R2 values from a comparison of random forest and manual set HEC-HMS adjustment factors

The following group of results show fairly good model performance at all four locations for the January 2, 1997 event. Starting a forecast simulation with the initial adjustment factors from the random forest model provides the modeler a great starting point that would only require slight modification to the initial deficit and constant loss rate adjustment factors for the Hopland, Guerneville, and Lake Sonoma Zones.

Results when using the HEC-HMS adjustment factors generated by the random forest models - January 2, 1997 event

The following group of results DO NOT show good model performance at all four locations for the November, 11, 2001 event. However, the initial HEC-HMS adjustment factors set by the random forest models are fairly close to those found through manual calibration. The November, 11, 2001 storm was the first major storm of the season and the watershed was very dry when the storm began. The HEC-HMS adjustment factors estimate by the random forest models are much better than using average conditions to begin the calibration process.

Results when using the HEC-HMS adjustment factors generated by the random forest models - November 12, 2001 event

On the whole, the ML model predicted reasonable initial HEC-HMS adjustment factors for most events. Performance for the two February 2009 events was not as good as other events, results from the first event are shown in the following figure. January and February 2009 were drier than most years and the random forest model overpredicted the Initial Deficit adjustment factors. However, it would be relatively quick to manually set better adjustment factors after seeing the following results.

Results when using the HEC-HMS adjustment factors generated by the random forest models - February 17, 2009 event

Conclusion

This example demonstrates a couple of key points:

An HEC-HMS model can be quickly calibrated for real time flood forecasting by only adjusting a few model parameters that represent the initial state of the watershed. Even though the initial baseflow adjustment factor was modified for this example, reasonable results would have been seen by keeping a constant zonal override set for all events. This would have left only 4 adjustment factors to really change per event.
The random forest models were able to assimilate past information, precipitation, temperature, and flow, and estimate reasonable initial HEC-HMS adjustment factors. In some cases the adjustment factors did not require further adjustment, the simulated hydrograph matched the observed hydrograph.

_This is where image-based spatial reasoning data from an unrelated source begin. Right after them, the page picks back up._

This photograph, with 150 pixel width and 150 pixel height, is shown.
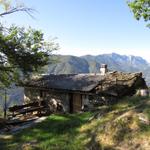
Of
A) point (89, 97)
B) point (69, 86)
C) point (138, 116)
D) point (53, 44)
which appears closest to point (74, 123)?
point (138, 116)

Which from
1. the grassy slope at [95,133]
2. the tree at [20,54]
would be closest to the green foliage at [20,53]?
the tree at [20,54]

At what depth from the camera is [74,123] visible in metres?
18.4

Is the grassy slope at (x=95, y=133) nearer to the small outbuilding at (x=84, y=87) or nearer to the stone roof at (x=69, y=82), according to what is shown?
the small outbuilding at (x=84, y=87)

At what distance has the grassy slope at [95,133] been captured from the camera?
519 inches

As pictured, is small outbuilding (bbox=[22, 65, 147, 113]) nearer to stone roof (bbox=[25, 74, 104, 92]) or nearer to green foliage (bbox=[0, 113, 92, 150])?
stone roof (bbox=[25, 74, 104, 92])

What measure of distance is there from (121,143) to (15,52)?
24019 millimetres

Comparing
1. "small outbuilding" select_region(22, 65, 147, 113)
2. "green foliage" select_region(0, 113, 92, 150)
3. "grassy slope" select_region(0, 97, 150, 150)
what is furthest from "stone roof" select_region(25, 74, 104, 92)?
"grassy slope" select_region(0, 97, 150, 150)

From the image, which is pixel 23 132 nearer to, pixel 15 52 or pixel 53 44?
pixel 15 52

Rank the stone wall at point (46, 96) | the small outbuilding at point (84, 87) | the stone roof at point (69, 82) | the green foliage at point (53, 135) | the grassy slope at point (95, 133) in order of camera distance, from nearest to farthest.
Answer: the grassy slope at point (95, 133), the green foliage at point (53, 135), the small outbuilding at point (84, 87), the stone roof at point (69, 82), the stone wall at point (46, 96)

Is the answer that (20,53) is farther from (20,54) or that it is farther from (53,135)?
(53,135)

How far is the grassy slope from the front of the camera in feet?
43.2

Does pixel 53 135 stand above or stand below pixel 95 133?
below

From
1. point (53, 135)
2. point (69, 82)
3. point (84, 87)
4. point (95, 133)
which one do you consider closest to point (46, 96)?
point (69, 82)

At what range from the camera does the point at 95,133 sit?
1487 cm
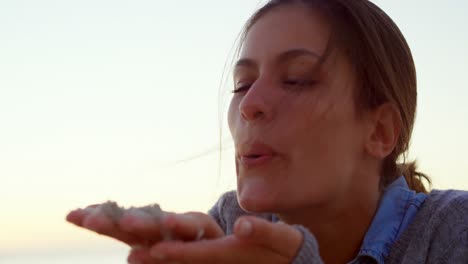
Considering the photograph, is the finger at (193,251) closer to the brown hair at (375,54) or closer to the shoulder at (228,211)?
the brown hair at (375,54)

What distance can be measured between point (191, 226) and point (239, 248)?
0.32ft

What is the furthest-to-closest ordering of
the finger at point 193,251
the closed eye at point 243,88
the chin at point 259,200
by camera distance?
1. the closed eye at point 243,88
2. the chin at point 259,200
3. the finger at point 193,251

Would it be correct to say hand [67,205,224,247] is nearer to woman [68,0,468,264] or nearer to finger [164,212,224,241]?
finger [164,212,224,241]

The random forest models took approximately 2 minutes to process the training data and fit the model and milliseconds to generate the predicted adjustment factors for the 11 test events. If applied to real-time forecasting, the random forest models would already exist and any time a new forecast created, it would automatically populate the starting HEC-HMS adjustment factors. Periodically, the random forest models would be updated as new events were added to the training dataset.